··· Selected excerpt

The SECURE Act and CARES Act made significant changes to required minimum distributions (RMDs). What should you be doing to ensure your retirement plans are administered correctly?
The first step is to understand your options.
SECURE Act Shifts the Start
Before the SECURE Act, RMDs had to begin by April 1st of the calendar year following the later of (i) the calendar year during which the participant retires or (ii) the calendar year in which the participant turns age 70; Following the passage of the SECURE Act, the age cutoff in that rule changed from age 70 to age 72, but only for individuals who turned age 70 on or after January 1, 2020 (i.e., individuals born on or after July 1, 1949).
In short, those terminated vested participants born before July 1, 1949 had to start their RMDs by April 1 of the year after turning 70, while those terminated vested participants born on or after July 1, 1949 could wait to begin RMDs until April 1st of the year after turning 72. By jumping from 70 to 72, this rule created a gap year in which the only trigger for someone to receive an initial RMD would be if he or she terminated employment after having turned age 70.
Example: Joe, a vested terminated participant who was born at 11:55 p.m. on June 30, 1949, turns 70 in 2019. He has to begin his RMDs by April 1, 2020. Jenny, his vested terminated twin sister who was born ten minutes later at 12:05 a.m. on July 1, 1949, turns 72 in 2021. She has to begin her RMDs by April 1, 2022. So, who has to begin receiving RMDs on April 1, 2021? Only those individuals who (i) were born before July 1, 1949 and (ii) terminated employment in 2020.
While the statutory cutoff age for RMDs will be 72 going forward, some employers (after consulting with their recordkeepers) have decided they prefer to maintain the status quo. The thought is that it is permissible to require distributions to commence after age 70, not because it's required under the Internal Revenue Code, but as a discretionary plan feature.
But that's not the end of the story. For sponsors of defined contribution plans, the SECURE Act contained a bonus Easter egg provision: new rules limiting the timing of post-death RMDs to beneficiaries. Before the SECURE Act, a defined contribution plan could allow a designated beneficiary to stretch RMDs from a plan over the beneficiary's remaining life expectancy. The SECURE Act severely limited that option for participants who die after December 31, 2019.

······
··· Provided data

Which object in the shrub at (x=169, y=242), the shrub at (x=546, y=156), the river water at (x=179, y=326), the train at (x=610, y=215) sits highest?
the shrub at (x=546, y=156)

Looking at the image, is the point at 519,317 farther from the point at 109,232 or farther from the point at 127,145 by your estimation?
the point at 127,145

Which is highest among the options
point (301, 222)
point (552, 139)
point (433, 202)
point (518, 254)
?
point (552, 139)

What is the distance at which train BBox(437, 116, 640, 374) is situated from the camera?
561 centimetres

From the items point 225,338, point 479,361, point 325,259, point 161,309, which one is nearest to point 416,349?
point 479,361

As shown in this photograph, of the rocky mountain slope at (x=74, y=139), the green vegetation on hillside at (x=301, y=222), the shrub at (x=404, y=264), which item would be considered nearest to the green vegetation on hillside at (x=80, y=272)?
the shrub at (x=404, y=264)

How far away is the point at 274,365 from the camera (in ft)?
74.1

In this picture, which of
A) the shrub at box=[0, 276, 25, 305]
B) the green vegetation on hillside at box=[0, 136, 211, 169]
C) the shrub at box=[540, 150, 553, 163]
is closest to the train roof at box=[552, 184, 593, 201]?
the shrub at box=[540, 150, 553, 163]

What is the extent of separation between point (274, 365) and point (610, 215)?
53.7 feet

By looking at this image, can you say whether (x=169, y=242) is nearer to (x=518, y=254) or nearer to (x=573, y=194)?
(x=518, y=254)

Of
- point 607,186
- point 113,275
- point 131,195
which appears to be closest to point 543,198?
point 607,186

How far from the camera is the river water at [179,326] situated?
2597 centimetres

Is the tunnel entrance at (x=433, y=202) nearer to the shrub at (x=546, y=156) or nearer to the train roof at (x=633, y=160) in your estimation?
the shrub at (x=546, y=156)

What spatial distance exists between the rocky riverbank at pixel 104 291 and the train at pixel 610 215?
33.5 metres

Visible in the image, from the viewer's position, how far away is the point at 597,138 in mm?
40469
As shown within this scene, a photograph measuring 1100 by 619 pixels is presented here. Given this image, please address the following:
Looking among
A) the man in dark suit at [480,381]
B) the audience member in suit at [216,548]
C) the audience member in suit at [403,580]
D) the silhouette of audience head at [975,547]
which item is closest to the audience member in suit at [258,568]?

······

• **Work to complete**
In the text on required minimum distributions, by what date does Jenny have to begin her RMDs?

• **Task result**
By April 1, 2022.